Dopo essere arrivato al Torino a gennaio, Cristiano Biraghi stavolta ha cominciato sin dal ritiro la stagione con i granata
Meno di un anno con la maglia granata addosso ma da subito titolare, fin dal suo arrivo. Con la squadra a Prato Allo Stelvio Cristiano Biraghi sta preparando la nuova stagione.
La conferenza stampa
Come sta andando questa prima parte di ritiro?
“Stiamo lavorando, mettendo il carico sulle gambe e iniziando a lavorare sui concetti dell’allenatore. Ognuno ha i suoi principi ed è bene assimilarli. Siamo contenti nonostante la stanchezza”.
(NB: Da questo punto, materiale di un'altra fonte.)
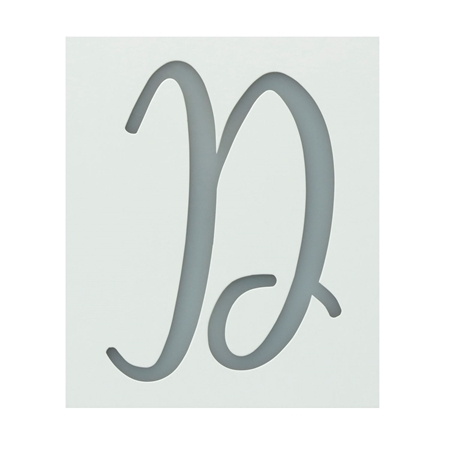 Picture of Premium Monogram Stencils Uppercase Script  26 Pack color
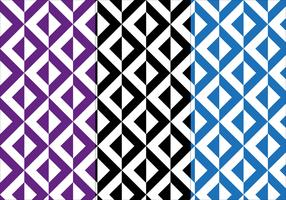 Free Seamless Decorative Pattern Vector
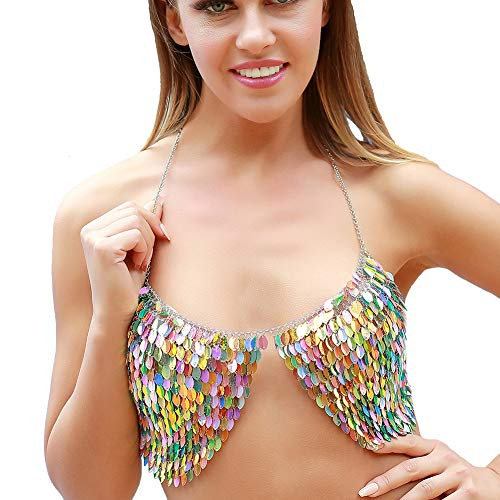Necklace Chain Halter - Body Chain Bra Jewelry for Women - Halter Backless Sequins Bikini Top Chain Bra (Colorful, Large)
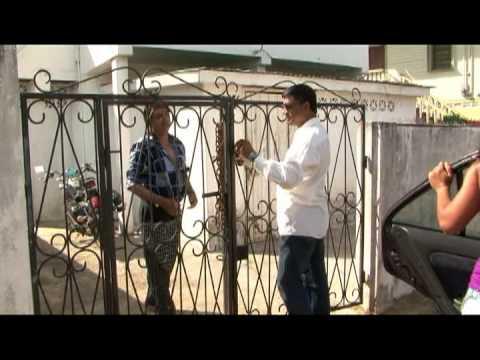 Me Gal Gan, Chutney Song.2012 From Guyana. video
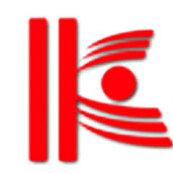"""北京嘉诚博广广告传媒有限公司创立于2010年,是一家充满激情和卡车情怀,快速发展的文化传媒公司。卡车之友网隶属于北京嘉诚博广广告传媒有限公司,以""""每一篇文章都是诚意之作""""为宗旨,推崇专业、精品、匠心的企业文化,关注卡车行业最新发展趋势、关爱中国卡车司机,是最新、最全面的卡车资讯综合平台。关注卡车之友网,您可以在第一时间抓住商用车行业动态。卡车之友,顾名思义就是卡车人的朋友。因为卡车,所以朋友。关注卡车之友,你值得拥有。 欢迎各大卡车企业、物流企业、经销商、卡车司机阅览、投稿。"""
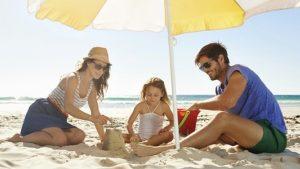 Sunparks, zomervakantie in België: Tot 40% korting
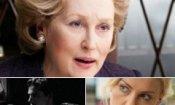 Berlinale 2012, giorno 6: Meryl Streep, una Lady di Ferro al Festival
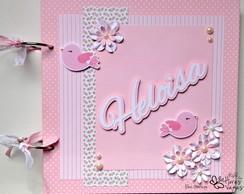 Livro de mensagens rosa elo7 for Paginas decoradas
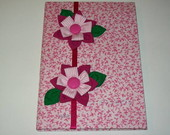 Caderno com Flores Rosa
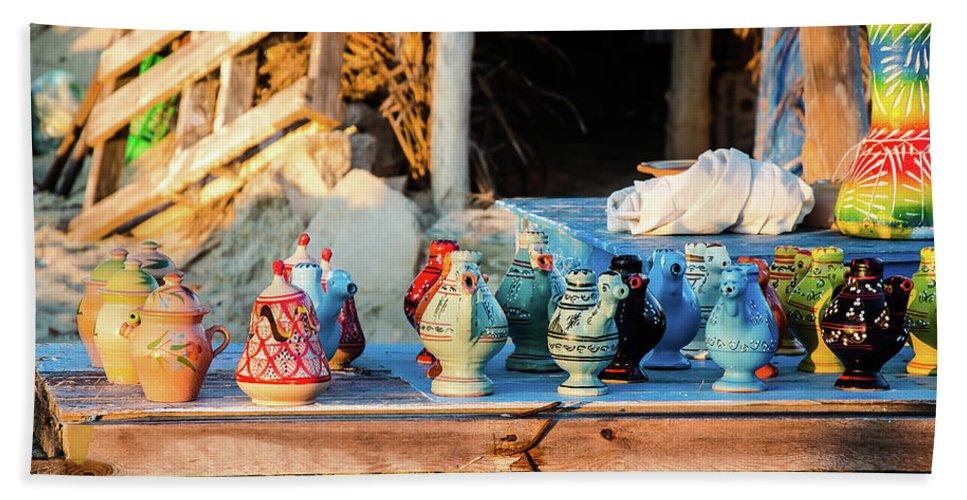 Africa Bath Sheet featuring the photograph traditional tunis ceramics, Djerba, 07 Nov 2014 by Josef Pliva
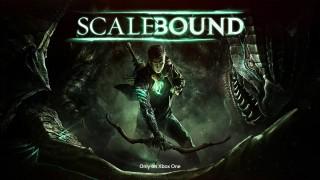 Scalebound : Petits secrets de fabrication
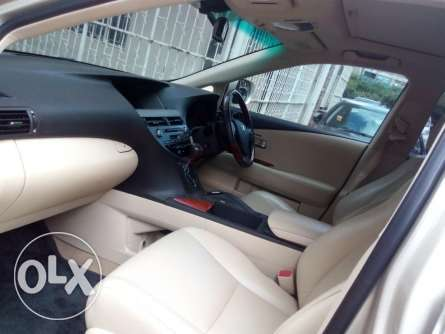 Lexus RX 450 Hybrid - 4 Wheel Drive; Sunroof Parklands - image 5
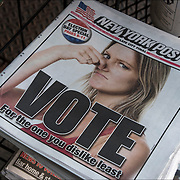 New York Post newspaper headlines on Election day morning before the vote.<br /> &quot; VOTE for the one you dislike least&quot;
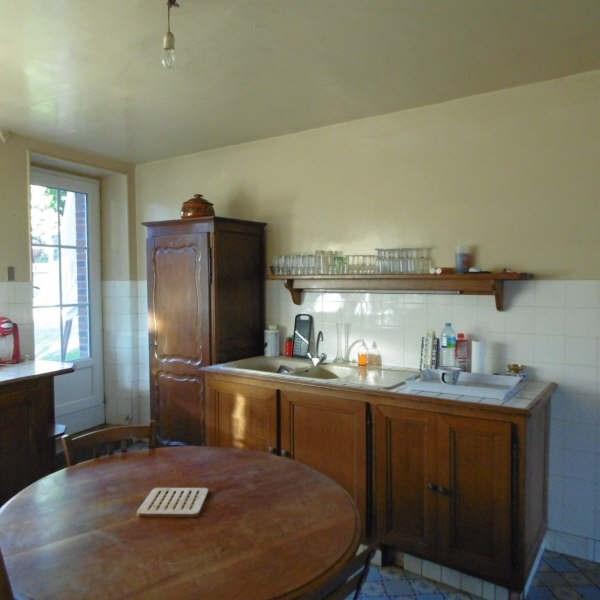 Venta  casa Alencon 315000€ - Fotografía 4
Sono partiti giocatori centrali per il progetto come Ricci, Elmas, sarà così per Milinkovic Savic: come vede la squadra a meno di un mese dal debutto?
“Inevitabile che ci siano delle situazioni di mercato, siamo abituati a questo, l’importante è pensare a chi c’è e lavorare con chi c’è, fare il massimo. Non deve essere un pensiero nostro entrare nelle dinamiche di mercato, lo sappiamo tutti che quando c’è il mercato è così. Alla fine la cosa più importante è lavorare bene sul campo e dare il massimo, tutti saremo utili da qui alla fine dell’anno, dobbiamo pensare a fare bene, specie per mettere benzina ma pure a livello di campo per apprendere le idee dell’allenatore”.
Le differenze con Baroni nelle due fasi, offensiva e difensiva?
“Il modulo è quello con cui abbiamo chiuso, stiamo lavorando molto sui principi che ci serviranno, sul palleggio, stiamo lavorando sulle varie fasi di gioco e mettendo dentro concetti. Mi piacciono molto le idee, alla fine per apprendere tutto bene bisogna lavorare tanto in campo e lo stiamo facendo molto bene”.
La squadra ha la mentalità per arrivare all’Europa?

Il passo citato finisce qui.